**TESTO SELEZIONATO:**
--------------------
Nell’indifferenza generale, priva di stimoli e di interessi, Katherine si aggira sola, attraverso il vuoto della grande casa, fatica a dormire la notte e a svegliarsi le mattine, fissa malinconica e desiderosa i paesaggi che risplendono fuori dalla finestra, si lascia vestire, svestire, spazzolare i lunghi capelli ramati dalla cameriera Anna, vegeta indolente e insoddisfatta.
Quando marito e suocero sono costretti a lasciare la dimora per un’emergenza alla miniera in città, Katherine cerca uno sfogo che dia respiro alla sua giovane indole repressa, combattiva e assetata di novità: trova le braccia di Sebastian (Cosmo Jarvis), uno stalliere dipendente dei Lester e non le lascia più. Se ne innamora fino alla perdizione, in lui ritrova tutto quello che non ha avuto e che desidera da un uomo, e, forse, dalla vita, lo ama, lo vizia, lo protegge, anche quando la loro relazione viene scoperta.
Per poter restare insieme alla sua unica fonte di gioia Katherine è disposta a compiere e di fatto compie ogni tipo di delitto, dal più giusto al più inaccettabile, in un climax progressivo di perdizione, sadismo, sensualità e violenza folle che gela il sangue e provoca perversa empatia per la sorte di una donna-diavolo troppo a lungo costretta a subire e ora incapace di sottrarsi ai suoi barbari istinti.
Non c’è niente che stimoli la libertà quanto un vincolo: il problema è la misura. Qui abbiamo un regista teatrale, William Oldroyd, al suo primo lungometraggio, anno 2016, che infonde la propria sapienza scenica in una storia essenziale, di grande rigore estetico, tutta concentrata su un’eroina priva di limiti, alla ricerca spasmodica e feroce della propria autodeterminazione.
--------------------
**ESTRATTI DEI RECORD:**
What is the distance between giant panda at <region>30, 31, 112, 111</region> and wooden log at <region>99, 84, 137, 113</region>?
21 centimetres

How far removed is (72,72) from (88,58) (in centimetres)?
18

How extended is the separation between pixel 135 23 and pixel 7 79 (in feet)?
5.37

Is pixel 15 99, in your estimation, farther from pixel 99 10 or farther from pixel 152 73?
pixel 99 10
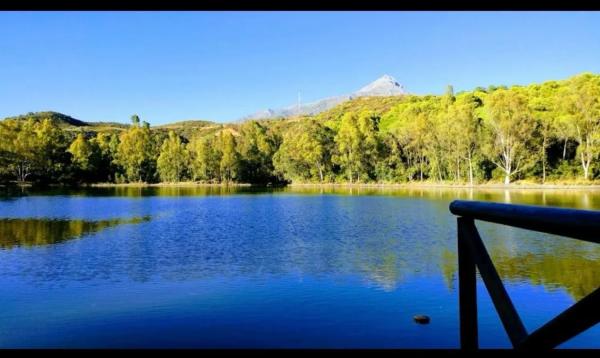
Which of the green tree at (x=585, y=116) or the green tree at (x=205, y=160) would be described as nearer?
the green tree at (x=585, y=116)

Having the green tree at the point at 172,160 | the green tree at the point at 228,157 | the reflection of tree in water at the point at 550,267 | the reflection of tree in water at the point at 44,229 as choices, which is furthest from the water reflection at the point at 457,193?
the green tree at the point at 172,160

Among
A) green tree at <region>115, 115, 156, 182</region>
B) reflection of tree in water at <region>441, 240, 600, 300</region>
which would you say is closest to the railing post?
reflection of tree in water at <region>441, 240, 600, 300</region>

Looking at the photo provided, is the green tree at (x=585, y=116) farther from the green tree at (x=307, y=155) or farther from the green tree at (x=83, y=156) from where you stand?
the green tree at (x=83, y=156)

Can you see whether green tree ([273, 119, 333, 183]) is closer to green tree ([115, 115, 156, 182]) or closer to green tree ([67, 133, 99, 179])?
green tree ([115, 115, 156, 182])

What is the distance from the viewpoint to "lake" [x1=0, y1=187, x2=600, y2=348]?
24.1 feet

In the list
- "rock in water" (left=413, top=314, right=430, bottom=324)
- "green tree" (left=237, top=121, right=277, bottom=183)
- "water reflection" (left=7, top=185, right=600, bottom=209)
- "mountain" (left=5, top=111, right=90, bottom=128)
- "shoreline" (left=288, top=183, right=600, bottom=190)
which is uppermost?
"mountain" (left=5, top=111, right=90, bottom=128)

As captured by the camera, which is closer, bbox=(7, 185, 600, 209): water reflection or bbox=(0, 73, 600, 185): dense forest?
bbox=(7, 185, 600, 209): water reflection

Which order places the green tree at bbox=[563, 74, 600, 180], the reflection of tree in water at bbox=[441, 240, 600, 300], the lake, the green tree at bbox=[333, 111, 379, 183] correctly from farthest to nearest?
the green tree at bbox=[333, 111, 379, 183] → the green tree at bbox=[563, 74, 600, 180] → the reflection of tree in water at bbox=[441, 240, 600, 300] → the lake

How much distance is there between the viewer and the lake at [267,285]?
24.1 feet

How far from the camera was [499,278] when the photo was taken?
2055mm

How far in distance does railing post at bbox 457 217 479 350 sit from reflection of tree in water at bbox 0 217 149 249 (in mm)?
16427

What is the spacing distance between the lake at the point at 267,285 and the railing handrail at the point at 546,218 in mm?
5139

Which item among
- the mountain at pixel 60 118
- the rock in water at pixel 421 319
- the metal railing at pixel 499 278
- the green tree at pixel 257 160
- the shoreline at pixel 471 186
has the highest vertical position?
the mountain at pixel 60 118
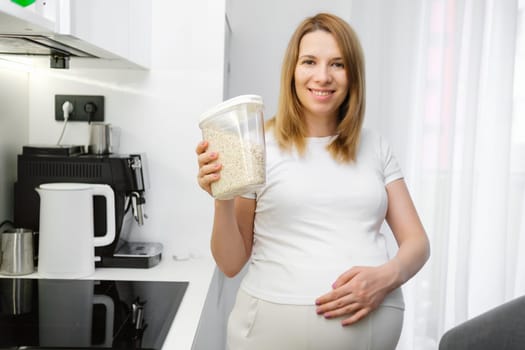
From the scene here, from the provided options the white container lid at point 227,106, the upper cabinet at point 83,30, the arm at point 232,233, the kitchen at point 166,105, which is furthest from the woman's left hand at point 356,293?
the upper cabinet at point 83,30

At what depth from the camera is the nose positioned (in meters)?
1.36

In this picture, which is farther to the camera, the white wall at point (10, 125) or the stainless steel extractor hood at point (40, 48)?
the white wall at point (10, 125)

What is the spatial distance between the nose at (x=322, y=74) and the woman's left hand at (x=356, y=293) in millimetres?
422

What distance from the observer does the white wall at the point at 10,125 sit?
177 centimetres

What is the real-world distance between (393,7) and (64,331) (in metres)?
1.94

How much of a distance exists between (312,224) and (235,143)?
0.36 m

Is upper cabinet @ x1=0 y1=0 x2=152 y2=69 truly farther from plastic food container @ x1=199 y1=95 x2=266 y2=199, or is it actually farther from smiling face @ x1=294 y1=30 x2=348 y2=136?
smiling face @ x1=294 y1=30 x2=348 y2=136

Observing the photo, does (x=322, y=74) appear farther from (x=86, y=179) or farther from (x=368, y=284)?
(x=86, y=179)

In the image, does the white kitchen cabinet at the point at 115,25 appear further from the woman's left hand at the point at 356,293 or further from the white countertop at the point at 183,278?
the woman's left hand at the point at 356,293

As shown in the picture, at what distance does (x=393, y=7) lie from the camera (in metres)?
2.54

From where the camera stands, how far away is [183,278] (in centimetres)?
168

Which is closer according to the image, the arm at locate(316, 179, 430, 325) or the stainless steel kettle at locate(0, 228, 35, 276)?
the arm at locate(316, 179, 430, 325)

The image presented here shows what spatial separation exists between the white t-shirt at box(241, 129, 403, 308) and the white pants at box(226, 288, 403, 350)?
1.0 inches

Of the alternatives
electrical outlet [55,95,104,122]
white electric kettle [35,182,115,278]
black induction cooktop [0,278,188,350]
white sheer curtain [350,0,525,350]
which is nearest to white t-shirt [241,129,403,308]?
black induction cooktop [0,278,188,350]
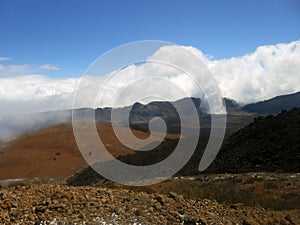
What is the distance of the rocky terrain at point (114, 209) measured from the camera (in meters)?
7.91

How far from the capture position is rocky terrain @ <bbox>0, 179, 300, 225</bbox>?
7.91 metres

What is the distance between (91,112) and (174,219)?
3705 mm

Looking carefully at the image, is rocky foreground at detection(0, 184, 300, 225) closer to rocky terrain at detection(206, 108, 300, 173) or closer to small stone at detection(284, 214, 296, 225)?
small stone at detection(284, 214, 296, 225)

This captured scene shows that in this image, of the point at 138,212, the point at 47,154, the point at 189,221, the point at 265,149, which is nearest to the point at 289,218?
the point at 189,221

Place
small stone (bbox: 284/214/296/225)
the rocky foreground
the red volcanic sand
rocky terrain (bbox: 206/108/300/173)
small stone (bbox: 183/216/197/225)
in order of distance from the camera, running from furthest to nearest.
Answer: the red volcanic sand < rocky terrain (bbox: 206/108/300/173) < small stone (bbox: 284/214/296/225) < small stone (bbox: 183/216/197/225) < the rocky foreground

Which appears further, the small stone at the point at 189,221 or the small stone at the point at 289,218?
the small stone at the point at 289,218

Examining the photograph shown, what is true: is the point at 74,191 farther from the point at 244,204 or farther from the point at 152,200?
the point at 244,204

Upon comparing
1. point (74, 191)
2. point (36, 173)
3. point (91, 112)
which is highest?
point (91, 112)

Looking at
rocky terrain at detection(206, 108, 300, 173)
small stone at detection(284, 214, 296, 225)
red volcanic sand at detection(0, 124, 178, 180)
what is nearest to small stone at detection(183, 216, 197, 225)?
small stone at detection(284, 214, 296, 225)

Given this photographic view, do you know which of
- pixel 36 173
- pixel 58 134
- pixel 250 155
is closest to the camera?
pixel 250 155

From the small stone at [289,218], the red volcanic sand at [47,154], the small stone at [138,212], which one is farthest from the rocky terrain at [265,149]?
the red volcanic sand at [47,154]

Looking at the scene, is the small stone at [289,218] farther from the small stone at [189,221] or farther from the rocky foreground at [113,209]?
the small stone at [189,221]

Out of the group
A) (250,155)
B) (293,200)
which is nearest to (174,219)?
(293,200)

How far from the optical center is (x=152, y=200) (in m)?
8.93
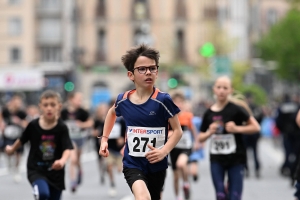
--------------------
**ESEGUI QUANTO SEGUE:**
A) Riassumi il testo selezionato in due frasi.
B) Seleziona tutte le righe dei record in cui compare la parola "captured".
Il testo e i record non hanno alcun legame tra loro.

**LE RISPOSTE:**
A) Katherine, sola e insoddisfatta nella grande casa, si innamora dello stalliere Sebastian mentre marito e suocero sono via per un'emergenza alla miniera, e pur di restare con lui compie ogni tipo di delitto in un crescendo di violenza. Si tratta del primo lungometraggio del regista teatrale William Oldroyd, del 2016: una storia essenziale e di grande rigore estetico, concentrata su un'eroina priva di limiti che cerca ferocemente la propria autodeterminazione.

B)
As captured by the camera, which is closer, bbox=(7, 185, 600, 209): water reflection or bbox=(0, 73, 600, 185): dense forest?
This captured scene shows that in this image, of the point at 138,212, the point at 47,154, the point at 189,221, the point at 265,149, which is nearest to the point at 289,218?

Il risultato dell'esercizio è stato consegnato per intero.